Cuban vocal group tours Canada

The Newsleader (Canada):

Novel Vos may be performing at a choral festival, but the term “choir” hardly does them justice. The Cuban group, among the guest performers at the Coastal Sound International Choral Festival June 29 to July 4, is more of a “vocal ensemble” or a “vocal orchestra,” said Jonathan Watts, president of the Canada Cuba Sports and Cultural Festivals, which is co-sponsoring the septet’s visit to B.C. this month.

“They’re a Cuban dance band but a cappella,” said Watts, a Canadian currently living in Cuba who is accompanying them during their stay here. “They don’t really fall into any category. They really sound like a salsa band when they sing.” Novel Vos, which means “new voice” in Spanish, is reciprocating a cultural exchange that started a few years ago with Lower Mainland students and schools, and Coastal Sound Music Academy choirs visiting Havana, Cuba. There they participated in music workshops with Novel Vos and learned about the Cuban culture, Watts said.

The Cubans-to-Canada part of such exchanges is not common mainly because it is so expensive for Cubans to travel here. So Novel Vos is one of the first groups of Cubans to reciprocate the exchange, Watts said. Throughout the month of June while they’re here, the group has been holding performances and workshops with the schools and students they’d met previously at home, travelling across the Lower Mainland, to the Sunshine Coast and Vancouver Island. During the festival they’ll be joining conductors, choirs and other guest performers from around the world in a non-competitive event primarily focused on children’s and youth choirs.
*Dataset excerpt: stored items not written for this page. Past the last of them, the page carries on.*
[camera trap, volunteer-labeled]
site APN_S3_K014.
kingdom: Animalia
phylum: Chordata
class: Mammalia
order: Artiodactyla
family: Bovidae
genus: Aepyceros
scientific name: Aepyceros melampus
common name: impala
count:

Back home, Novel Vos is well-known, having won a Cubadisco, the Cuban equivalent of the Juno award in 2005 for best vocal ensemble. The seven members have varied educational backgrounds, with four teachers, a lawyer, an engineer and a composer/arranger among them.

In addition to regular vocals and arrangements, the group sets itself apart with its blend of Cuban rhythms and jazz by also imitating instruments with their voices. Five voices sing harmony, providing imitations of brass instruments along with vocals, while two voices provide bass and percussion, supplying the sounds of an upright bass and Afro-Cuban percussion instruments such as bongos and congos. They are also choreographed and dance so as to look like they’re playing the instruments, Watts said.

The group hasn’t had too many surprises during their stay so far, as they became familiar with the Canadian music education system during their previous encounters in Cuba with local students and teachers, said Isabel Zamora Alfonso, through Watts, who served as interpreter. “Even though we heard Canada is a cold country, we disagree,” she said. “We think Canada is a very warm country because of its people.” “We’ve felt right at home,” added Eduardo Jiménez through the interpreter. “Some schools have done projects on Cuba, made Cuban flags, learned how to say welcoming phrases in Spanish.” Finding out that students were learning about Cuba before the group arrived “makes us very proud.”

As for cultural differences, Susana Orta Lopéz noted any comparison has to take into account the differences in climate. “Cubans as a culture is happy, extroverted, people interact with people easily in the street, we’re very spontaneous, we’re extroverts,” she said through the interpreter. “Canadians are not as extroverted, they’re more reserved than we are.”

Isabel Zamora Alfonso added, “It’s a difference in climate because in our climate we live with doors and windows open and live out in the street.” Their music is laced with African, Spanish and Asian influences. “The African influence really impacts the rhythms of our music and the need to dance,” said Orta Lopéz. “In order to sing our music, you have to dance. When you listen to us, you have to dance.”